EXERCISE MATERIAL

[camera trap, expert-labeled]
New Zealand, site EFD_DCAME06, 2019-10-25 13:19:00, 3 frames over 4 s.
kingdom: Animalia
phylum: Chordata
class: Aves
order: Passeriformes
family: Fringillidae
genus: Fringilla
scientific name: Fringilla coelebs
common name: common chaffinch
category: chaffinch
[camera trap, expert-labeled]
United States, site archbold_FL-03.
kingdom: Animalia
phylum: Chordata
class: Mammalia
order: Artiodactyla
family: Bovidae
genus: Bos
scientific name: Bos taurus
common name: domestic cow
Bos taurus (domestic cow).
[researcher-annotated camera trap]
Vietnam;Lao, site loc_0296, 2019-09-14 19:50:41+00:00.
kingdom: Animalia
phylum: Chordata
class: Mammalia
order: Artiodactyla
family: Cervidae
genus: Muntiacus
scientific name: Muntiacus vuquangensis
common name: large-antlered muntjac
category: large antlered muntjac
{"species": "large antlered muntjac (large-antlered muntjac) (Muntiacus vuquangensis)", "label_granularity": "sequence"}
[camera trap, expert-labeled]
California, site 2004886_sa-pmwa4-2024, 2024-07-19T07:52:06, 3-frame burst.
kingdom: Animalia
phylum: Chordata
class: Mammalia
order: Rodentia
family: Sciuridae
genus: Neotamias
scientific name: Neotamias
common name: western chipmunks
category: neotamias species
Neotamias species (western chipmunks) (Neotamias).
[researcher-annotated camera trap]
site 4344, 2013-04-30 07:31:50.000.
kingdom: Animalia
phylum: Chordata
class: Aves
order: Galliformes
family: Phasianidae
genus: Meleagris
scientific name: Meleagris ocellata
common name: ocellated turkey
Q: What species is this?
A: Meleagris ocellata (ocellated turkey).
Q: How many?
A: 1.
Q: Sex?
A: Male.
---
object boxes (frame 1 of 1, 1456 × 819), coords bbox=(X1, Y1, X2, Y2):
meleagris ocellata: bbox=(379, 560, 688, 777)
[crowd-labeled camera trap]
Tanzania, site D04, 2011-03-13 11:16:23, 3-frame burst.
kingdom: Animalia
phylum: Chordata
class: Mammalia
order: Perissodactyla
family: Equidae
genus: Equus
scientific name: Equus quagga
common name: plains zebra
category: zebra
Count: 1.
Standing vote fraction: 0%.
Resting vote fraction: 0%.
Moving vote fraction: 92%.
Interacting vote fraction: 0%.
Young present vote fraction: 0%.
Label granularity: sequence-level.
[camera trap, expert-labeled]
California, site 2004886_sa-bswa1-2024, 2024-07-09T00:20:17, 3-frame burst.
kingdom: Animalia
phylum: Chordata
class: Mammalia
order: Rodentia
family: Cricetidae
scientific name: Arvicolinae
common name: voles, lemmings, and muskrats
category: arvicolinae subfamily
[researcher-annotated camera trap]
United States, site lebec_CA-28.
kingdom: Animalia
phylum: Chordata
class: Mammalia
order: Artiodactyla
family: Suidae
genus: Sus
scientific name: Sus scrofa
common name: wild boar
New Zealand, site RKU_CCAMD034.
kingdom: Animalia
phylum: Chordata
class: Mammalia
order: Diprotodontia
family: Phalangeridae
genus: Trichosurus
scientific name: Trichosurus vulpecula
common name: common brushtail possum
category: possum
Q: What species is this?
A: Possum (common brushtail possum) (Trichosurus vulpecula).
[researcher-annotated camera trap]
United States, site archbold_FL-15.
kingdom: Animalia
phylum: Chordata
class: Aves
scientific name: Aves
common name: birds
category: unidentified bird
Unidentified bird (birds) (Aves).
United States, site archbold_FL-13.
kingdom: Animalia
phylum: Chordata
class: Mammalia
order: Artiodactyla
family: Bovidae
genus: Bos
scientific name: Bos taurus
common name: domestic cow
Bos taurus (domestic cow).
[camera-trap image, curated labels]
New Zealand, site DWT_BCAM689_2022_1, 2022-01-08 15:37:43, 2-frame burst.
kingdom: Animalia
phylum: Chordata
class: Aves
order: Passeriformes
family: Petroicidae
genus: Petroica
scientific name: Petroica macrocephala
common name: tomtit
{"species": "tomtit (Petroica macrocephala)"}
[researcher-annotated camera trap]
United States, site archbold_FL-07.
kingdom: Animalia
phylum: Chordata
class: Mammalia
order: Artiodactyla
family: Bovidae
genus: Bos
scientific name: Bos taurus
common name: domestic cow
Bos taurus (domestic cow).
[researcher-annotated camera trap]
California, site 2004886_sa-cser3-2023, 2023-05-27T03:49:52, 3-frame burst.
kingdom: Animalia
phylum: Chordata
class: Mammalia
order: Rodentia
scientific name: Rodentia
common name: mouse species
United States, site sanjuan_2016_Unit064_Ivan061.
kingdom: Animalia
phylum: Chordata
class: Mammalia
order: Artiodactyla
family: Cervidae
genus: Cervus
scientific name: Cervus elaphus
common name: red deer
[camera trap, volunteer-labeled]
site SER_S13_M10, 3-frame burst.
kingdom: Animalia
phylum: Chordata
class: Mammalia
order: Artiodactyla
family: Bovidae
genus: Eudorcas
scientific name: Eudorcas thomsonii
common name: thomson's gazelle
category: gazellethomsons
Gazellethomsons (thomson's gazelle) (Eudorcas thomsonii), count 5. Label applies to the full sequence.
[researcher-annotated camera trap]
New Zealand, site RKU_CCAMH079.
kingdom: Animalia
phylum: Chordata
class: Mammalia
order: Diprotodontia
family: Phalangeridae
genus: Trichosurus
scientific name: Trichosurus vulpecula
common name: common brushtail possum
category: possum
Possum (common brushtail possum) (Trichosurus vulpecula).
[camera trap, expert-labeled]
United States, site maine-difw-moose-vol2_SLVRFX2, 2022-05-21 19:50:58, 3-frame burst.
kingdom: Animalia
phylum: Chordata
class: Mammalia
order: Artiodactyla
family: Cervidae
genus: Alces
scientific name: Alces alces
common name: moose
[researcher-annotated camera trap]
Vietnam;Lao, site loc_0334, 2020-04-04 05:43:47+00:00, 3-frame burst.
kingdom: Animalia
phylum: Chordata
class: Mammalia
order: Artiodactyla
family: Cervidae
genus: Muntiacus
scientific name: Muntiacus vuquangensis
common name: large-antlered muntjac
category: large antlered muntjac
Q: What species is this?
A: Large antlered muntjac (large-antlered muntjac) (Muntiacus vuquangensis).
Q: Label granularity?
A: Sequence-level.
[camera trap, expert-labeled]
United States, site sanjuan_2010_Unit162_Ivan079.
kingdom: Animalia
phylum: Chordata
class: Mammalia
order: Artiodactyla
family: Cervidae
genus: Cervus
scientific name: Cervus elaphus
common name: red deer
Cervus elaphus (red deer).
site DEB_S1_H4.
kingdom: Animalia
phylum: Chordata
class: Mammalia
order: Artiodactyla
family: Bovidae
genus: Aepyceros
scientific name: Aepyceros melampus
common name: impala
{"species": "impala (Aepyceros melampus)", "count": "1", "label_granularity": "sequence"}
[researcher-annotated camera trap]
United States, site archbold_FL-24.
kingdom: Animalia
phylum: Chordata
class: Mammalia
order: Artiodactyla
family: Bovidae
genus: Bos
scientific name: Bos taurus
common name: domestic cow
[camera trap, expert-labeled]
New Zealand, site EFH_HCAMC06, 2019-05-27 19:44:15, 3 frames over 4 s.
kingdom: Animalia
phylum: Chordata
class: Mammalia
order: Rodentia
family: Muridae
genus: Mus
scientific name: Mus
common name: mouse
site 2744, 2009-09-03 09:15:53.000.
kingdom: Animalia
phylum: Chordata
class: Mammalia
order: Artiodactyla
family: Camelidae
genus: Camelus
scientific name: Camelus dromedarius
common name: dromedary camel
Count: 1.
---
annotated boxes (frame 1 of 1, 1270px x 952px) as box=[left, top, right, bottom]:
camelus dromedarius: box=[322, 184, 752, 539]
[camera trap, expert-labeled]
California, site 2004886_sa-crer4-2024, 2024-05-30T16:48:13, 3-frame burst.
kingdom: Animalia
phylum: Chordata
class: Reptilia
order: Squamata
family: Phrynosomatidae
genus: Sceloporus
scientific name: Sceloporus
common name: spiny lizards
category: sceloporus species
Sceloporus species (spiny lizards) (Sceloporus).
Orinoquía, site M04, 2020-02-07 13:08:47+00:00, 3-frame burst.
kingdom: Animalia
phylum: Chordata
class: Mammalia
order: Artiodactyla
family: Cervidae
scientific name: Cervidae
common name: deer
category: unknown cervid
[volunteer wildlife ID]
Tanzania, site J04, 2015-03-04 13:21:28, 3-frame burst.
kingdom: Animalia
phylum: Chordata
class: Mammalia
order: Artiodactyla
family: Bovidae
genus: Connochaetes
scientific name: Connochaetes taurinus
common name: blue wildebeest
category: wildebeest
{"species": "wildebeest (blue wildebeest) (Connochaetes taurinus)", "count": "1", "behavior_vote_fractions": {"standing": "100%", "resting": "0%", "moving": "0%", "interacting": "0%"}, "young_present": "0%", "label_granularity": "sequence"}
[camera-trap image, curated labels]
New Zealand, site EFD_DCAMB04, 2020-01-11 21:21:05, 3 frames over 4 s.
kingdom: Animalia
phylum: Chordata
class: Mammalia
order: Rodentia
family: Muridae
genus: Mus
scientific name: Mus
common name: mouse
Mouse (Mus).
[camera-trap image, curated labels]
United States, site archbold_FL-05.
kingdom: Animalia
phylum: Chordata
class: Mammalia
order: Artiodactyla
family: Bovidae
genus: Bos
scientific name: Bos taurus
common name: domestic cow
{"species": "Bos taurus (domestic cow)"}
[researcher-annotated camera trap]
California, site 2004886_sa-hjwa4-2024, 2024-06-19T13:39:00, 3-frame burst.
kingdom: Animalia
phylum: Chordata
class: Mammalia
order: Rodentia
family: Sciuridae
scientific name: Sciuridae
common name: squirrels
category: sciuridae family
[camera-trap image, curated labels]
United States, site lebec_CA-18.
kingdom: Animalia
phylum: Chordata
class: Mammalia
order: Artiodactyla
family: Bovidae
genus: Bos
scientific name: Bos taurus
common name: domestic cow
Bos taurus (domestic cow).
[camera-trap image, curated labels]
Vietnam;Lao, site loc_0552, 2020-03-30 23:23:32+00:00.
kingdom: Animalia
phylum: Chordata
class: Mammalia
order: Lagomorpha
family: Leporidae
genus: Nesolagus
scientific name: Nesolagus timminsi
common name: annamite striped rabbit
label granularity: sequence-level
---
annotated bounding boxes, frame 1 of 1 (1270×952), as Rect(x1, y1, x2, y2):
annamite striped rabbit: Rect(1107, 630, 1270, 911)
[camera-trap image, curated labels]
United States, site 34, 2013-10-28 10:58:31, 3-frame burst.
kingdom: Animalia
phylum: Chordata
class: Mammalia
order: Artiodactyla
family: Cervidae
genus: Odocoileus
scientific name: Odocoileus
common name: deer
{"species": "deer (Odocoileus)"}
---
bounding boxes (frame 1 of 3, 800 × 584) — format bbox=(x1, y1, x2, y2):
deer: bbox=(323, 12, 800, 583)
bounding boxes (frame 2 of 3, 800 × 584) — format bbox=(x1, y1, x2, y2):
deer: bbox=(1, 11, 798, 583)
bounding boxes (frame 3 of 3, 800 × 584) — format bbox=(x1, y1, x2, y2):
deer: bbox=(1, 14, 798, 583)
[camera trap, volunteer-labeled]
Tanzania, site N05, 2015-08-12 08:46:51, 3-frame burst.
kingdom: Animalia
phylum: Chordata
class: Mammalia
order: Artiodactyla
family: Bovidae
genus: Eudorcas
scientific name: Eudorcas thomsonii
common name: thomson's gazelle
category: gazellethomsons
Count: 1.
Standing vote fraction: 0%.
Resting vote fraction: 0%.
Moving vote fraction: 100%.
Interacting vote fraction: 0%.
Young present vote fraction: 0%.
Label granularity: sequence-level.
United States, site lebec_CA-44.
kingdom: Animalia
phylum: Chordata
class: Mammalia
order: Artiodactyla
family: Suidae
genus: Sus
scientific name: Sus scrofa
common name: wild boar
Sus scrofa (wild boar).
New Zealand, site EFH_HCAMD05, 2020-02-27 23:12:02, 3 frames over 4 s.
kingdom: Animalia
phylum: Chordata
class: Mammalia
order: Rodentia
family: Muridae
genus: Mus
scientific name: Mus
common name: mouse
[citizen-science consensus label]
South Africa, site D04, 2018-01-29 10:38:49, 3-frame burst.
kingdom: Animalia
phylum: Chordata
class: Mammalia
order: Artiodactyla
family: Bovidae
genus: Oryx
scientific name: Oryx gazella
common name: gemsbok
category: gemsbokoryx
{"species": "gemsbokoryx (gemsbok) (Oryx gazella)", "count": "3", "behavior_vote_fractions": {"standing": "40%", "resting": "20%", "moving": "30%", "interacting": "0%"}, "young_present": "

DESCRIPTION OF THE TASK
Considering the records above, state how many lines contain the word "Connochaetes", with nothing else in your reply.

SOLVED PROBLEM
3